How to force scheme.ini to be used for MS Text Driver?

I am creating this huge csv import, that uses the ms text driver, to read the csv file.
And I am using ColdFusion to create the scheme.ini in each folder's location, where the file has been uploaded.
Here is a sample one I am using:
[some_filename.csv]
Format=CSVDelimited
ColNameHeader=True
MaxScanRows=0
Col1=user_id Text width 80
Col2=first_name Text width 20
Col3=last_name Text width 30
Col4=rights Text width 10
Col5=assign_training Text width 1
CharacterSet=ANSI
Then in my ColdFusion code, I am doing 2 cfdump's:
<cfdump var="#GetMetaData( csvfile )#" />
<cfdump var="#csvfile#">
The meta data shows that the query has not grabbed the correct data types for reading the csv file.
And the dump of the query to read file, shows that it is missing values, because of Excel we can not force them to use double quotes.

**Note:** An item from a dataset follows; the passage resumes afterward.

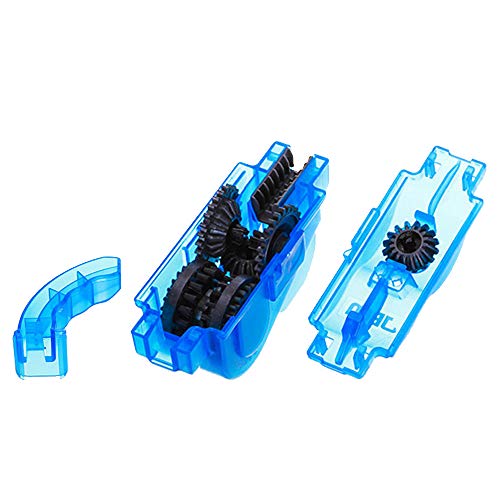 SABLUE Bike Chain Scrubber Brush Gear Cleaner Bicycle Clean Tool Set Bike Maintenance Care Accessories for Road Mountain Cycling MTB Bikes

And when fields have mixed data types, then it causes our process to not work..
How can I either change the data type inside the query, aka make it use scheme.ini, or update metadata to the correct data type.
I am using a view on information_schema in sql server 2005 to get the correct data types, column names, and max lengths...
Unless I have some kind of syntax error, I can't see why it's not grabbing the data as the correct data type.
Any suggestions?
Funnily, I had the filename spelled wrong, instead of using schema.ini i was having it as scheme.ini.
I hate when you make lil mistakes like this...
Thank You